+++ TRECHO DO DOCUMENTO

Messias Pontes: Comissão de Anistia agiu acertadamente
A direita brasileira continua ouriçada com a decisão da Comissão de Anistia do Ministério da Justiça de promover o capitão Carlos Lamarca a general. Como muito já se falou e escreveu sobre o assunto, inclusive editoriais raivosos da imprensa conservadora
Publicado 04/07/2007 09:04 | Editado 04/03/2020 16:37
Para esclarecer esta questão, duas coisas precisam ficar bem claras: a primeira é que a Lei de Anistia, de 28 de agosto de 1979, anistiou os que se opuseram ao arbítrio do regime militar e até mesmo os torturadores e assassinos de farda. Foi o único caso no mundo em que os torturadores foram anistiados, mesmo a tortura sendo considerada pelas leis internacionais como crime hediondo, portanto inafiançável e imprescritível.
Na Argentina, no Chile e em outros países do subcontinente onde os militares, a serviço do imperialismo do Norte, assaltaram o poder, torturaram e mataram, os seus autores estão sendo exemplarmente punidos. No Brasil isto não pode acontecer porque os covardes torturadores também foram anistiados, e também porque os torturados e as famílias dos que foram barbaramente assassinados não estão querendo revanche, mas tão-somente a reparação garantida por lei.
A segunda coisa que precisa ficar muito clara é que o poder exercido pelos militares golpistas era ilegítimo, já que subverteram a ordem constitucional destituindo o presidente João Goulart, democraticamente eleito pelo povo brasileiro. Houve, portanto, quebra da disciplina e da hierarquia militar, já que o presidente da República é o Comandante-em-Chefe das Forças Armadas.
De 1º de abril de 1964 até 12 de dezembro de 1968, os opositores da ditadura militar procuraram usar os poucos espaços democráticos permitidos para se manifestar e exigir o retorno à democracia. Porém a partir do Ato Institucional nº 5, publicado em 13 de dezembro de 68, os militares implantaram o terror no País, não mais se limitando a cassar mandato de parlamentares e demitir funcionários públicos, mas sim a institucionalizar a prática da tortura e dos frios assassinatos de democratas e patriotas que bravamente e de forma pacífica lutavam contra o arbítrio.

++++++
+++ LINHAS LISTADAS

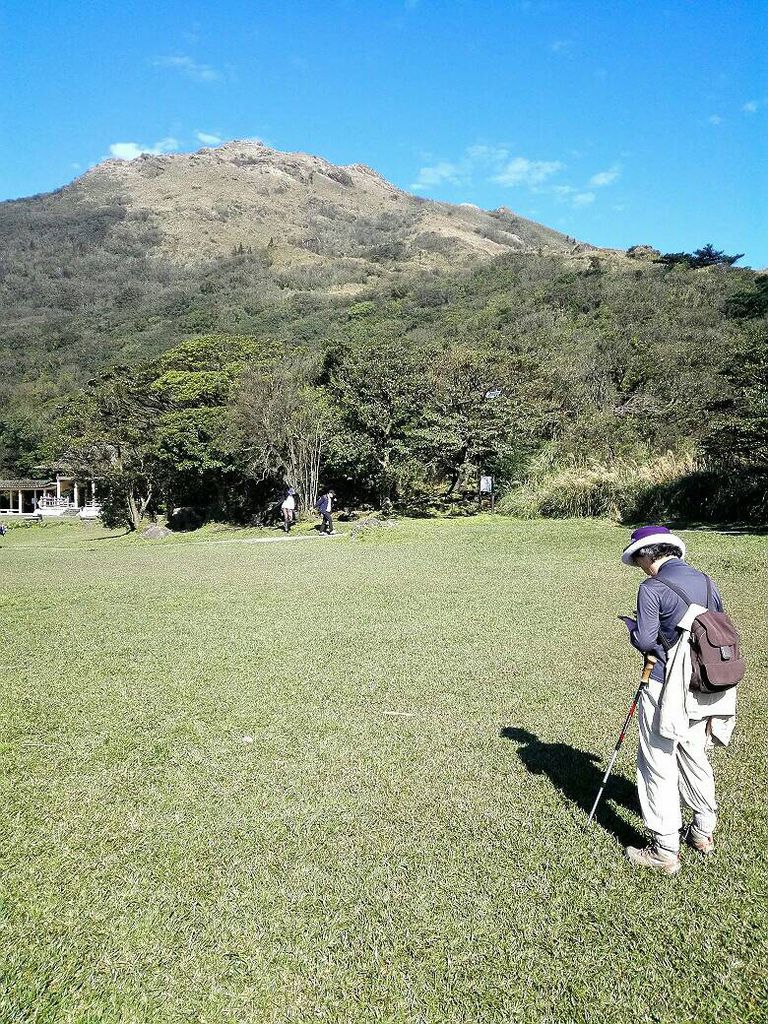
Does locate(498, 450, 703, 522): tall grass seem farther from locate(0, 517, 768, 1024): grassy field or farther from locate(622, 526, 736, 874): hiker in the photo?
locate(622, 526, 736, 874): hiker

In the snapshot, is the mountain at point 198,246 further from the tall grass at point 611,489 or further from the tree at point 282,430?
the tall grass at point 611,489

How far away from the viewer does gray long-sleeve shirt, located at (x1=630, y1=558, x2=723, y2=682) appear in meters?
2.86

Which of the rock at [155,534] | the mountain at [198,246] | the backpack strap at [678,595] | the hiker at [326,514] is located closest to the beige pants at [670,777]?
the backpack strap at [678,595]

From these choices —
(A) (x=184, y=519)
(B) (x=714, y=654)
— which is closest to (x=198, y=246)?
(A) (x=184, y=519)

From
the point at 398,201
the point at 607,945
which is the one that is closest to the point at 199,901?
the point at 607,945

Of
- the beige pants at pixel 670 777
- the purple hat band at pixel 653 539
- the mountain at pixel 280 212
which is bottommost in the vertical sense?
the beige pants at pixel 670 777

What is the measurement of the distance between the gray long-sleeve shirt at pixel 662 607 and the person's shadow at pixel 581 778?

++++++
+++ LINHAS LISTADAS

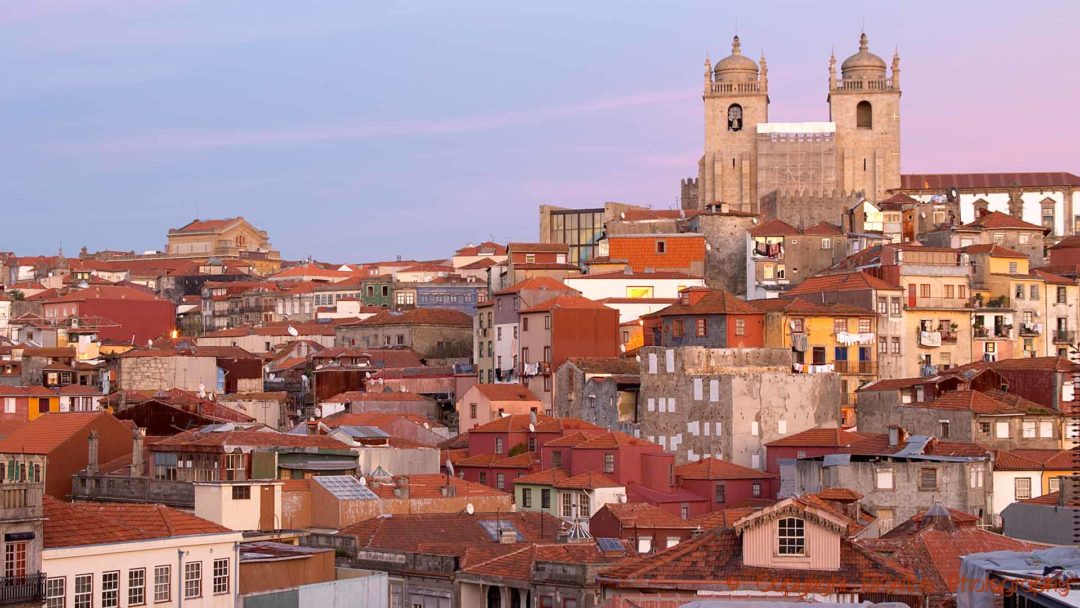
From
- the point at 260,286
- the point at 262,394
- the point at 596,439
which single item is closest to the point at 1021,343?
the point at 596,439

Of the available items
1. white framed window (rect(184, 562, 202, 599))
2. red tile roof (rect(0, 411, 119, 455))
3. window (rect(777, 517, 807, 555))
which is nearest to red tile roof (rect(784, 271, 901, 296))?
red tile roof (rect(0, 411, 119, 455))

++++++
+++ LINHAS LISTADAS

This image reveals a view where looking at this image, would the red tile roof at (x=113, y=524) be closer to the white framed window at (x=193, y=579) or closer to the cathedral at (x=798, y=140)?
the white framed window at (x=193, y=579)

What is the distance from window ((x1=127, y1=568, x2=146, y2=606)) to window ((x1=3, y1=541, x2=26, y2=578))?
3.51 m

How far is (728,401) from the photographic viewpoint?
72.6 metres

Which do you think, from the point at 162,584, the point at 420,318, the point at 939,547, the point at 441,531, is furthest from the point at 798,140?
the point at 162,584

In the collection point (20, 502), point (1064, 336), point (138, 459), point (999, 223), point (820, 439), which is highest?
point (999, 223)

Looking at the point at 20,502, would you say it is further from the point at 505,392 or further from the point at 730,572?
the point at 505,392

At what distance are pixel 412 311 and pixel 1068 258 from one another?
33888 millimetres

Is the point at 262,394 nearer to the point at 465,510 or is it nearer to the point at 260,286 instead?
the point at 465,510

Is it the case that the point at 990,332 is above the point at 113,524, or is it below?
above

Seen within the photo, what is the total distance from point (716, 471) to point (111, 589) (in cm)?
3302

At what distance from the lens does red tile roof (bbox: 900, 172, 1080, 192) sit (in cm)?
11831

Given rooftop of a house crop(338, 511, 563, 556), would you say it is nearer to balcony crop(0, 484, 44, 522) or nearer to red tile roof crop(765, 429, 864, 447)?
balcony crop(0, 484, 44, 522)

++++++

### INSTRUÇÕES DO EXERCÍCIO
No texto sobre a Comissão de Anistia, qual é a data da Lei de Anistia?

### EXERCÍCIO RESOLVIDO
28 de agosto de 1979.